Quoted text>
Getting a list of topics with specific requirements‮

imfh

fdreerf wrote:
Words cannot express my gratitude!

It’s no problem! I enjoy writing programs to do things like this.

Last edited by imfh (Oct. 28, 2020 00:46:20)

imfh

In order to run the program, you'll need Python 3.6+ and the requests module. If you don't have Python 3.6+, I can change it pretty easily to work with an earlier version. The requests module can be installed using pip. Basically, open the command line and type: “py -m pip install –user requests” (–user can be left off if you have admin and want it for all users).

There are two parts to the program. If you run part 1 and then part 2, it will (as currently setup) make a file called “DB_List.csv” which contains a list of every topic on the first 10 pages of suggestions.

Records of images and questions:
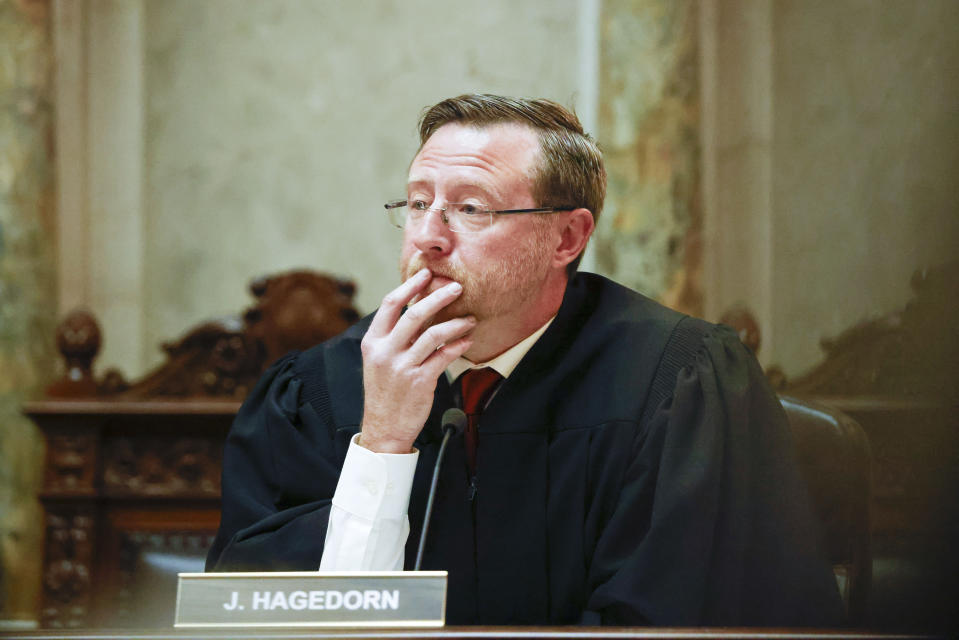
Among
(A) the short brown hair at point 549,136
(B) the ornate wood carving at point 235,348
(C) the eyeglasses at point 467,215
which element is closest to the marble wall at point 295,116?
(B) the ornate wood carving at point 235,348

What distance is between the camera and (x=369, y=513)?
5.58 feet

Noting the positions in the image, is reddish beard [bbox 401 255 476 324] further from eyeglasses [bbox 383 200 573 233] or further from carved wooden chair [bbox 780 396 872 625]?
carved wooden chair [bbox 780 396 872 625]

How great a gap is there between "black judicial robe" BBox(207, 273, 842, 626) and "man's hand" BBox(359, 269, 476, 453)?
0.63ft

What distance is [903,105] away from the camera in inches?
57.7

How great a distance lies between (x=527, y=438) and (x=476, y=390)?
0.16 meters

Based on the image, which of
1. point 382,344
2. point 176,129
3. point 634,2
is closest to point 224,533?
point 382,344

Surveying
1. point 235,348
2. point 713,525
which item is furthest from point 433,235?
point 235,348

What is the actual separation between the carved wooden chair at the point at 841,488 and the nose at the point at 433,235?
981 millimetres

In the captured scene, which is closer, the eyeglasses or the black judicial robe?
the black judicial robe

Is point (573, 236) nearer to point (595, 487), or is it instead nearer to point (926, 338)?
point (595, 487)

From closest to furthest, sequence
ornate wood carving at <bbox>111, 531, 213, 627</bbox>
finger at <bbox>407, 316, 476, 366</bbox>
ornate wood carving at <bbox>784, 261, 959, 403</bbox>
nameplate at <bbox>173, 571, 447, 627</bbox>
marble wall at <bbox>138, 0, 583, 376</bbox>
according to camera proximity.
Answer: ornate wood carving at <bbox>784, 261, 959, 403</bbox> → nameplate at <bbox>173, 571, 447, 627</bbox> → finger at <bbox>407, 316, 476, 366</bbox> → ornate wood carving at <bbox>111, 531, 213, 627</bbox> → marble wall at <bbox>138, 0, 583, 376</bbox>

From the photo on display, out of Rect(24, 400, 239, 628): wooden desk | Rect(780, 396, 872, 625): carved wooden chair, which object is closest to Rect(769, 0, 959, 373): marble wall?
Rect(780, 396, 872, 625): carved wooden chair

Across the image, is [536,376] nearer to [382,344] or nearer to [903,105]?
[382,344]

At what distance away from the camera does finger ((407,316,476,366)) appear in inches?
68.7
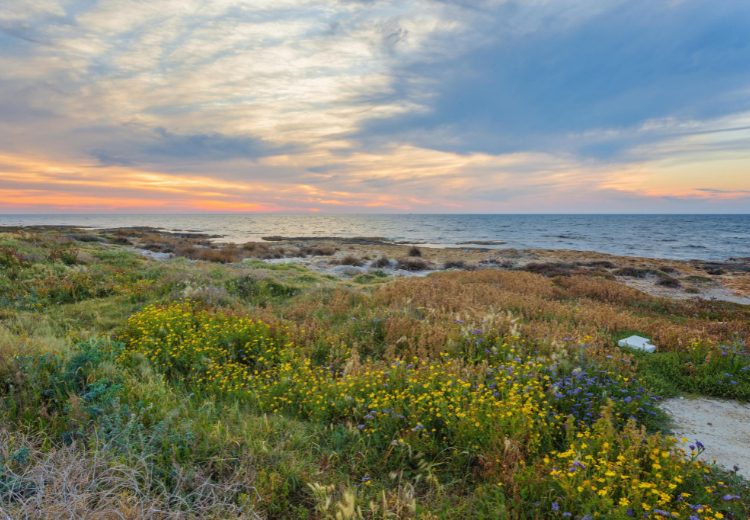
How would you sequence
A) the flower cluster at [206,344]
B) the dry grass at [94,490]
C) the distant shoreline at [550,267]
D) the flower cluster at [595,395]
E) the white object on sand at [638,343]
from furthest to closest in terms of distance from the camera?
the distant shoreline at [550,267], the white object on sand at [638,343], the flower cluster at [206,344], the flower cluster at [595,395], the dry grass at [94,490]

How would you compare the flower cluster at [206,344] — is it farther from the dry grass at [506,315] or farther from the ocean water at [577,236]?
the ocean water at [577,236]

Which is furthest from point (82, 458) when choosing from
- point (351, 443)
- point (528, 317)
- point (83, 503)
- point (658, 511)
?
point (528, 317)

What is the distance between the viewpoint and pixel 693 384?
22.7ft

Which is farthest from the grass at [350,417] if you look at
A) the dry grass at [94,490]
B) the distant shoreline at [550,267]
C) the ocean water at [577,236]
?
the ocean water at [577,236]

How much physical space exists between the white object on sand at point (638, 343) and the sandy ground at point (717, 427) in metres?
1.90

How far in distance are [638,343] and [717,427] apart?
3.24 m

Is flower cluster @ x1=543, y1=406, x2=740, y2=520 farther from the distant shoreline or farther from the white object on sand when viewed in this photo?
the distant shoreline

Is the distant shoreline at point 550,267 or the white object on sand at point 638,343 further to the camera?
the distant shoreline at point 550,267

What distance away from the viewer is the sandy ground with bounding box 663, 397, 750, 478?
4.89 meters

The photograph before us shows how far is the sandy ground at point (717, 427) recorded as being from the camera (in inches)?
193

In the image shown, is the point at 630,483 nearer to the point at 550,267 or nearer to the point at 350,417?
the point at 350,417

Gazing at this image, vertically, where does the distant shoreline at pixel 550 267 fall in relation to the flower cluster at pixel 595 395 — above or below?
below

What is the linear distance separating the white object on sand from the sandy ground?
1.90 metres

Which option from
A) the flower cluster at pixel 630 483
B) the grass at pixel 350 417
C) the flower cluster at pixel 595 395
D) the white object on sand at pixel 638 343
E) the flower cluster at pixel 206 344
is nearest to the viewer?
the flower cluster at pixel 630 483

Instructions to follow> Repeat the forum thread on getting a list of topics word for word, from start to finish. The records have nothing to do with the forum thread.

The response>
Getting a list of topics with specific requirements‮

imfh

fdreerf wrote:
Words cannot express my gratitude!

It’s no problem! I enjoy writing programs to do things like this.

Last edited by imfh (Oct. 28, 2020 00:46:20)

imfh

In order to run the program, you'll need Python 3.6+ and the requests module. If you don't have Python 3.6+, I can change it pretty easily to work with an earlier version. The requests module can be installed using pip. Basically, open the command line and type: “py -m pip install –user requests” (–user can be left off if you have admin and want it for all users).

There are two parts to the program. If you run part 1 and then part 2, it will (as currently setup) make a file called “DB_List.csv” which contains a list of every topic on the first 10 pages of suggestions.